Summer is an odd time, and not just because its the only time of year in Seattle where you'll see the sun more than one day in five. I suppose the balance is a good thing. That I'm not trying to fit in three plays in one weekend the same season I'm having to tell the fifteenth tourist in a row that I cannot get them hot milk for their coffee. I do wish that I had a few more options, not sure what I'll do once I make it through this work week and all little annoying requests and sudden rushes that add up to my deciding that people as a race are overrated and I don't like them anymore.

Perhaps I'll go see a movie.

Monday, June 6, 2011

Looking for Laughter

I seem to have an affinity for comedy.

Which is odd, because I'm not a funny person. I was never the class clown or the life of the party, I was always the girl in the corner, reading a book and eating her hair. I suppose I'm not unfunny. I can tell a decent joke. Not very often, but it has been known to happen. My comedy is usually a sneaking sort of thing, most times I won't realize I've made a joke until the words have left my mouth and somebody laughs.

It also affects my writing. I once set out to write a moody dramatic play, with an undertone of cruel sexual politics. By the fifth draft I had a full blown romantic comedy complete with gossipy supporting characters and a happy ending. My admiration for cleverness is partly to blame, even when my characters are in dire situations, I want them to express their anguish with a clever turns of phrase.

It affects my casting, too. Like many little girls, I went from wanting to be a ballerina, to wanting to be a leading lady. I was convinced my Juliet would someday bring audiences to tears. I now realize that if I am ever cast in that play, it will most likely be as the Nurse.

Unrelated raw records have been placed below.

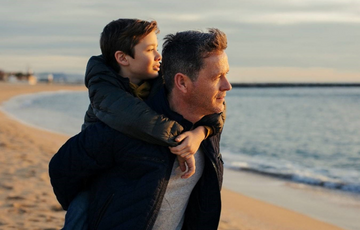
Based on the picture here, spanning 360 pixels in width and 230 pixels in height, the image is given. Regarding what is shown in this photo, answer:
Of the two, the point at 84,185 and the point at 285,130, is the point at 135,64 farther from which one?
the point at 285,130

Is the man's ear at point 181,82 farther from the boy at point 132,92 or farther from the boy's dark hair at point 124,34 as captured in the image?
the boy's dark hair at point 124,34

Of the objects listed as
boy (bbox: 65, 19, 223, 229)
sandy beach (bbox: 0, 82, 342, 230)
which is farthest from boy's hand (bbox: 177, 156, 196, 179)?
sandy beach (bbox: 0, 82, 342, 230)

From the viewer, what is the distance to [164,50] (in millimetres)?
2412

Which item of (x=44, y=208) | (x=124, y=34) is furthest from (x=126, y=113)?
(x=44, y=208)

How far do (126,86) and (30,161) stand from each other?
6548 millimetres

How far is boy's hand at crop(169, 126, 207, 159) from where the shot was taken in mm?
2352

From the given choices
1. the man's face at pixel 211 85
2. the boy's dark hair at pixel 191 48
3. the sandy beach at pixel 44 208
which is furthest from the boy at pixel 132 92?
the sandy beach at pixel 44 208

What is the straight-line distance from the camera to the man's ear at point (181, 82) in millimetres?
2373

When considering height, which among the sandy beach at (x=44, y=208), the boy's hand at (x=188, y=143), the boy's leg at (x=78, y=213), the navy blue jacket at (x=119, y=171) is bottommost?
the sandy beach at (x=44, y=208)

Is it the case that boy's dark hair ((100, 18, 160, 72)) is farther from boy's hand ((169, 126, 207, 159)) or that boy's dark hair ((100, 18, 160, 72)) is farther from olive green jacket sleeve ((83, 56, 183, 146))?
boy's hand ((169, 126, 207, 159))

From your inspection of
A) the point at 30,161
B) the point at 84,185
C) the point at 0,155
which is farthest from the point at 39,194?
the point at 84,185

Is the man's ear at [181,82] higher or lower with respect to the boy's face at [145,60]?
lower

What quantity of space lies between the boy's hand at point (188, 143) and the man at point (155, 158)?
0.08m

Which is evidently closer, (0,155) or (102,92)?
(102,92)
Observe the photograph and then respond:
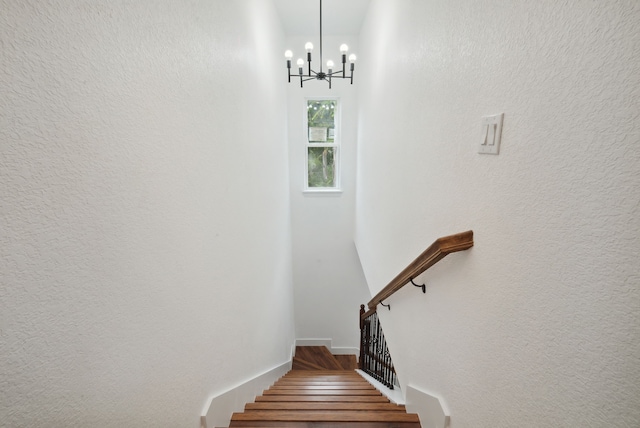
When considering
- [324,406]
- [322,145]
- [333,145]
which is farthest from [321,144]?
[324,406]

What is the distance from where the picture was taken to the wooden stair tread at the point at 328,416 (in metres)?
1.72

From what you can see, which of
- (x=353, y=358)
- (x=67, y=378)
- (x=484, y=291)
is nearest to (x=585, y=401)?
(x=484, y=291)

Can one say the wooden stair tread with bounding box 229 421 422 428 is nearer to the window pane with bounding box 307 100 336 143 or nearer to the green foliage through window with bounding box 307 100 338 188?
the green foliage through window with bounding box 307 100 338 188

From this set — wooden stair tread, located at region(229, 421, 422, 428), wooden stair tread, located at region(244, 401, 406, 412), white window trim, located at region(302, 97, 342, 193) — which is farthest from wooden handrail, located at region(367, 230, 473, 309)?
white window trim, located at region(302, 97, 342, 193)

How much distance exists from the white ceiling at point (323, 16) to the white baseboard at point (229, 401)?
4.06 metres

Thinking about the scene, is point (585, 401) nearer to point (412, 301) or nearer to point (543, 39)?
point (543, 39)

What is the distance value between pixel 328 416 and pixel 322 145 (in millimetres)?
4014

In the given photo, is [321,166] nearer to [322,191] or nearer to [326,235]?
[322,191]

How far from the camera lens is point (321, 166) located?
16.7 ft

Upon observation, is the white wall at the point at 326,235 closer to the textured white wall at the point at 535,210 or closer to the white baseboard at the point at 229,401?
the white baseboard at the point at 229,401

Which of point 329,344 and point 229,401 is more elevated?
point 229,401

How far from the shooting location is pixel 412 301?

I don't really mind being a character actress, not anymore, its a lot more fun to make faces and have hysterics than to smile and look pretty.

It's something I have had to come to terms with, though. When I was a Junior in high school the big play was Pride and Prejudice. I wanted to play Elizabeth, everyone did. Instead I was cast as Mrs. Bennet. I was bitterly disappointed, but in the end I think I had more fun, and got more audience attention than Linnea Eby did. I was especially gratified to hear one of the teachers say to my mother, "Isn't Caitlin normally a quiet girl?"

My Senior year they were doing The Miracle Worker, and I wanted to play Annie Sullivan, I felt I deserved her, too. When they gave the part to a Sophomore and cast me as the Aunt, I was so insulted that I quit the show and went out and got myself cast in a community production of Noel Coward's Private Lives. As Sybil, I got to do two of my favorite things to do on stage: wear period clothes, and have hysterics.

Currently I am acting in a classic farce, called Run for Your Wife.  I don't get to have hysterics, but I do get to wear some lovely period clothes. Rehearsing for this play has got me thinking a lot about how to be funny: deliberately funny, not my usual sneaks up and hits you over the head when you're looking the other way funny. Its a farce, so a lot of the humor comes from misunderstandings. Mistaken identity, and double meanings provide a lot of humor. So does physical pain. I've lost count of the number of times we fall over, fall into things and hit each other. But these things still read, apparently there is no expiration date on the humor of a pie in the face.

Like the double power of pain to make us alternately cringe or cackle, the themes of classic comedy would also be perfectly at home in high drama. Sex, Death, Cheating, Secrets and Lies, Strained Friendships, Ruined Marriages, Homosexual Activity, and Police Investigations. Where is the switch between tears and laughter? Of course much of it is the presentation, but then, the key to making something funny is to play it serious, so, there we are.

If I have made no progress in breaking down the science of humor while rehearsing this play, I have at least remembered how to illicit it. There was ample laughter during the performances opening weekend, and much of it at things we'd actually rehearsed, and not the unaccounted for happenings that make live theater so much fun. One of my biggest laugh lines is a inocent reference to produce. I'm off stage when I deliver it, so I can smile along with the audiances laughter.

I may be not understand comedy, but I do have an affinity for it.